Personal information
- Nickname: Thaddeus
- Nationality: Ireland
- Born: 7 October 1977 (age 48) Cork, Ireland
- Height: 1.78 m (5 ft 10 in)
- Weight: 68 kg (150 lb)

Sailing career
- Sport: Sailing
- Club: Royal Irish Yacht Club
- Coached by: Ross Killian
- Class: Dinghy

= Philip Lawton =

Irish sailor

Philip Lawton (born 7 October 1977) is an Irish former sailor, who specialized in the two-person dinghy (470) class. Together with his partner and eventual three-time Olympian Gerald Owens, he was named one of the country's top sailors in the double-handed dinghy for the 2008 Summer Olympics, finishing in a lowly sixteenth place. A member of the Royal Irish Yacht Club, Lawton trained for the Games under his personal coach and Owens' former partner from Athens 2004 Ross Killian.
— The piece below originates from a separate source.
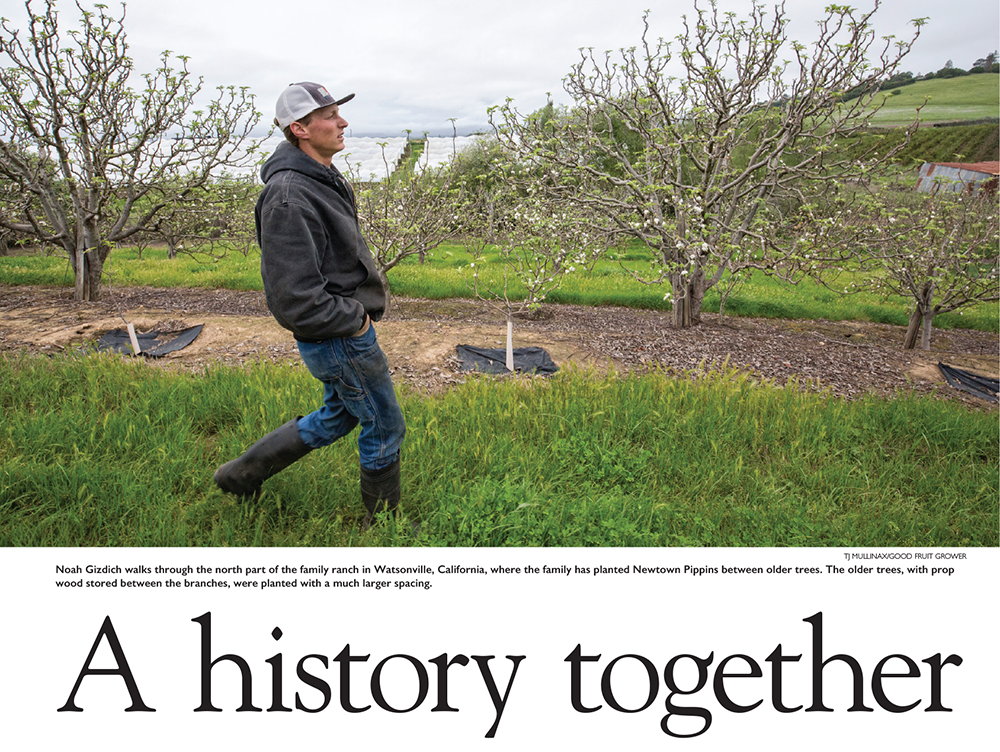 Pages: Watsonville Apple Farmers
Lawton competed for the Irish sailing squad, as a 30-year-old crew member in the men's 470 class, at the 2008 Summer Olympics in Beijing. Building up to their Olympic selection, he and skipper Owens finished a satisfying fortieth to secure the last of the twenty quota places offered at the 2007 ISAF Worlds in Cascais, Portugal. The Irish pair surprised the 29-boat fleet by rounding the top mark of the lighter-air second and fifth race, respectively, throughout the ten-leg regatta. A series of substandard outcomes towards the final half, however, left both Lawton and Owens chasing the pack and never recovered, slipping them off the medal round to a lowly sixteenth overall with 129 net points.